As I mentioned above, Adler always picks up the check when he and I dine together; only in August does he not fight me, albeit reluctantly, because that’s his birthday month. He turned 83 on August 3 and I’m happy to say that he looks tanned and well-rested, with a spring in his step despite his battles with cancer and heart problems, both of which he won. Best of all, he’s still writing — ballets, mostly, which get done around the country. He’s looking forward to next season’s Broadway revival of The Pajama Game, to be directed and choreographed by Kathleen Marshall, and to the movie remake of Damn Yankees.
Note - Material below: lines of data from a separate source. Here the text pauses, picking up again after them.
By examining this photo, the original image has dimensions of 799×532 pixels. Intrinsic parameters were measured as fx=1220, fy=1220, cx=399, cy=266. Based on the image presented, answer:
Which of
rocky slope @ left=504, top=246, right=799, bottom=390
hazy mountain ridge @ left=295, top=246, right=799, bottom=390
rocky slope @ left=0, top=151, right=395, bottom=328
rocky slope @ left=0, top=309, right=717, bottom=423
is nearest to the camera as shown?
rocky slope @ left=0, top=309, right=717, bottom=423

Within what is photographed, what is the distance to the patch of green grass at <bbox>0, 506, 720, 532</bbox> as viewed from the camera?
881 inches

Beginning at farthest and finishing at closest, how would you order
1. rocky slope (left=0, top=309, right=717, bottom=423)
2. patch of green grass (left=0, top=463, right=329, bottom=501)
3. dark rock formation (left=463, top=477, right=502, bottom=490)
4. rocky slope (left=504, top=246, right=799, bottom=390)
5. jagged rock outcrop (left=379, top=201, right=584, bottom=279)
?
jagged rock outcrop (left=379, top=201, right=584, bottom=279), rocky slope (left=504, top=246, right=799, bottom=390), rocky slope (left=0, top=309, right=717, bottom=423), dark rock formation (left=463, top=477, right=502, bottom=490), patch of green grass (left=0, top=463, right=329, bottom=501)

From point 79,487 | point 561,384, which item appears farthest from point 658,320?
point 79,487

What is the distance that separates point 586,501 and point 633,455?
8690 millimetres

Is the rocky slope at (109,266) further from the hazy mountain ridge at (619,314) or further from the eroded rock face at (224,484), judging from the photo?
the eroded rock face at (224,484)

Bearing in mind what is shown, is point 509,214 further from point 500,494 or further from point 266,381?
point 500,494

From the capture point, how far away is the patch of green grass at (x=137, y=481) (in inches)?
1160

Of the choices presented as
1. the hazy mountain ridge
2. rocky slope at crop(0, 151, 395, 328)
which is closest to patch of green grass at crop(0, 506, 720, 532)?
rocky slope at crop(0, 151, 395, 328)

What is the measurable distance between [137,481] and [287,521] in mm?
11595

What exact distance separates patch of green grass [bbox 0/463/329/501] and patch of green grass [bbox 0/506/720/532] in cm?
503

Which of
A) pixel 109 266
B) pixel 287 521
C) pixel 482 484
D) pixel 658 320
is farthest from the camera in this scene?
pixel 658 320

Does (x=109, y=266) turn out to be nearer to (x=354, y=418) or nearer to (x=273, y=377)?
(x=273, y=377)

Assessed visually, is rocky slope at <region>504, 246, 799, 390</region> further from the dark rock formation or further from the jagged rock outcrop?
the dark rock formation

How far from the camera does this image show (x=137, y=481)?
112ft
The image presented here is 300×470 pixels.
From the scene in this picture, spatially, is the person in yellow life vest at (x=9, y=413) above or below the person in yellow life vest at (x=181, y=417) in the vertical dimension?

I showed up at his townhouse and was very careful as I walked into the entrance hall; there was that winter day three years when I took off my heavy coat too quickly and almost knocked over one of the ceramics that he has displayed there. I learned in January that such an accident would have been even worse than it sounds, for when I was in Barcelona and went to the Picasso Museum, I recognized the ceramics there as brothers of those in Adler’s place. “Yeah,” he said when I asked him about it, “I bought them for about $60 to $100 each when I was in Majorca in 1958.”

Adler also owns a Gauguin fan, which the Metropolitan Museum borrowed a while back when it had an exhibition on that noted artist, and a self-portrait by Zero Mostel. What isn’t displayed in his home is any hint whatsoever that the songwriter of two classic Broadway shows lives there — no framed window cards, sheet music, or CD covers like you see at, say, Wright and Forrest’s apartment. “I’m not good about holding on to the past,” Adler says, and I’m very sorry that he isn’t.

So what did I learn during this year’s birthday lunch? That he and Bob Merrill once collaborated on a musical version of W. Somerset Maugham’s Of Human Bondage so that Sally Ann Howes could play Mildred. Though David Merrick
optioned it, the show went unproduced. Worse, Adler has no idea where the score is now — any more than he knows where to find all the work that he did on When in Rome, his musical version of Roman Holiday. I’m starting to think that, if either score had been buried under one of those Picasso ceramics, I might have done better to smash the pieces to the floor.